▶ _PROBLEM DESCRIPTION_
Report each line of the data that has "cardiomyocytes" somewhere in it.
[[ DATA FOR THIS TASK, beginning ]]
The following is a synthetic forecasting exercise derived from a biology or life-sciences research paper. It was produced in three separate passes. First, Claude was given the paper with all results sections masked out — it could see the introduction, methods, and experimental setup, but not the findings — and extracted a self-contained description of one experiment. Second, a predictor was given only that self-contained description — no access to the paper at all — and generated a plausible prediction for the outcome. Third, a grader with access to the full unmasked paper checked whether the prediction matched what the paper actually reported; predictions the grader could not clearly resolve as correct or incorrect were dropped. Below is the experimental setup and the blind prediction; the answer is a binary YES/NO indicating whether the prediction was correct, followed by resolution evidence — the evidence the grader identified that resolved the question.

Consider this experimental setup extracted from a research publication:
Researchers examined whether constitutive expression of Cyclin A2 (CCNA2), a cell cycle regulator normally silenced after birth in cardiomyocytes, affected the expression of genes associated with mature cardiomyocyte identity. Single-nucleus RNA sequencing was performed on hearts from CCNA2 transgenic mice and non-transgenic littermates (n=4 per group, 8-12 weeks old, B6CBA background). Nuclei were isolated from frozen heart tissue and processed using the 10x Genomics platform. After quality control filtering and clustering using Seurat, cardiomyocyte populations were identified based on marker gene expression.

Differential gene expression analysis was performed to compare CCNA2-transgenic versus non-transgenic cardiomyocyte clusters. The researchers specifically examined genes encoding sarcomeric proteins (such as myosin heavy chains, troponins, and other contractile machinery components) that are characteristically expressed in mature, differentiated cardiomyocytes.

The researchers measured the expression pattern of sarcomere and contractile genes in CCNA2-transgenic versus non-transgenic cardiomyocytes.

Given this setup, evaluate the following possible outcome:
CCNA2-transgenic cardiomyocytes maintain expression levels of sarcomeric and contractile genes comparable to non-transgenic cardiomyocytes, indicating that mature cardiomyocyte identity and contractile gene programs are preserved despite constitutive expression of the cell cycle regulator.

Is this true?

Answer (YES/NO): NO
[[ DATA FOR THIS TASK, end ]]
[[ DATA FOR THIS TASK, beginning ]]
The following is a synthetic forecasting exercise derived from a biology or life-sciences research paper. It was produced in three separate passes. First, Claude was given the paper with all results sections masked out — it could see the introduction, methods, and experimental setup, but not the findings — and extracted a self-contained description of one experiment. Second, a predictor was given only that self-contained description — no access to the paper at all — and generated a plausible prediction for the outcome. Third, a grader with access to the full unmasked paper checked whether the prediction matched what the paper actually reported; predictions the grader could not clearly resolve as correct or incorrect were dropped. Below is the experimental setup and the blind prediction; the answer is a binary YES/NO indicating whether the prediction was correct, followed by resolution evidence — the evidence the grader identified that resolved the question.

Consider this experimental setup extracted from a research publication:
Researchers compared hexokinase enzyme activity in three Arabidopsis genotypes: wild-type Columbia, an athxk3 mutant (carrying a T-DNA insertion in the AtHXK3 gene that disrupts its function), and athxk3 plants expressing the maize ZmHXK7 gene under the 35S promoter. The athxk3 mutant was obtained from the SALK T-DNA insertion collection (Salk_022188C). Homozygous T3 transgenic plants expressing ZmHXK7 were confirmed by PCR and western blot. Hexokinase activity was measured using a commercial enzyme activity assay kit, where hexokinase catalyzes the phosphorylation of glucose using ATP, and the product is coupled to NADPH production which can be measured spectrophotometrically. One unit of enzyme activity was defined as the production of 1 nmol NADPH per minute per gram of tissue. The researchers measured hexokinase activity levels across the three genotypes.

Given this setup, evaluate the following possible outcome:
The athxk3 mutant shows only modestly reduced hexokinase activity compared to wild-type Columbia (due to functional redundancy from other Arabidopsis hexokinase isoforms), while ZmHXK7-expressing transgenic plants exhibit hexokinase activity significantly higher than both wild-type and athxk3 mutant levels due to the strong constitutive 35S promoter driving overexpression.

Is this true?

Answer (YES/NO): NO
[[ DATA FOR THIS TASK, end ]]
[[ DATA FOR THIS TASK, beginning ]]
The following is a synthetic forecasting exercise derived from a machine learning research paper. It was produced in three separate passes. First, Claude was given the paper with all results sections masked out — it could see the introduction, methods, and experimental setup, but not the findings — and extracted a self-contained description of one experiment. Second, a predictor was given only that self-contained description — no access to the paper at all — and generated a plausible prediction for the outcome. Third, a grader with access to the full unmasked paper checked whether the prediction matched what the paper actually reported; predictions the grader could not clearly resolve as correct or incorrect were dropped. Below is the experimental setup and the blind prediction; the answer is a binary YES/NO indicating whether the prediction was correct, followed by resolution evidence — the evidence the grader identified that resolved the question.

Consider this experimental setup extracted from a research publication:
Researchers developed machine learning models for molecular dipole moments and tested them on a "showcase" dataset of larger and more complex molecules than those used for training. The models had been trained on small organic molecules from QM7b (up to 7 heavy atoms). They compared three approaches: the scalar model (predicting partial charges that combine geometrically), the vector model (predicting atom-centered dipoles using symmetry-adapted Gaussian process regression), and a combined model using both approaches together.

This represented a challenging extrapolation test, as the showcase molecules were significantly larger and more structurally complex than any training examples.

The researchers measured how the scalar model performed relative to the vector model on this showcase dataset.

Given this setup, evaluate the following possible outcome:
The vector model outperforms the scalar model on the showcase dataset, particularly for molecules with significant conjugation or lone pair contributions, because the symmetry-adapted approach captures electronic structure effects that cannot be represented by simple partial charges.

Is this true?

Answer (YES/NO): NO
[[ DATA FOR THIS TASK, end ]]
▶ _OUTPUT OF THE TASK_
Researchers examined whether constitutive expression of Cyclin A2 (CCNA2), a cell cycle regulator normally silenced after birth in cardiomyocytes, affected the expression of genes associated with mature cardiomyocyte identity. Single-nucleus RNA sequencing was performed on hearts from CCNA2 transgenic mice and non-transgenic littermates (n=4 per group, 8-12 weeks old, B6CBA background). Nuclei were isolated from frozen heart tissue and processed using the 10x Genomics platform. After quality control filtering and clustering using Seurat, cardiomyocyte populations were identified based on marker gene expression.
Differential gene expression analysis was performed to compare CCNA2-transgenic versus non-transgenic cardiomyocyte clusters. The researchers specifically examined genes encoding sarcomeric proteins (such as myosin heavy chains, troponins, and other contractile machinery components) that are characteristically expressed in mature, differentiated cardiomyocytes.
The researchers measured the expression pattern of sarcomere and contractile genes in CCNA2-transgenic versus non-transgenic cardiomyocytes.
CCNA2-transgenic cardiomyocytes maintain expression levels of sarcomeric and contractile genes comparable to non-transgenic cardiomyocytes, indicating that mature cardiomyocyte identity and contractile gene programs are preserved despite constitutive expression of the cell cycle regulator.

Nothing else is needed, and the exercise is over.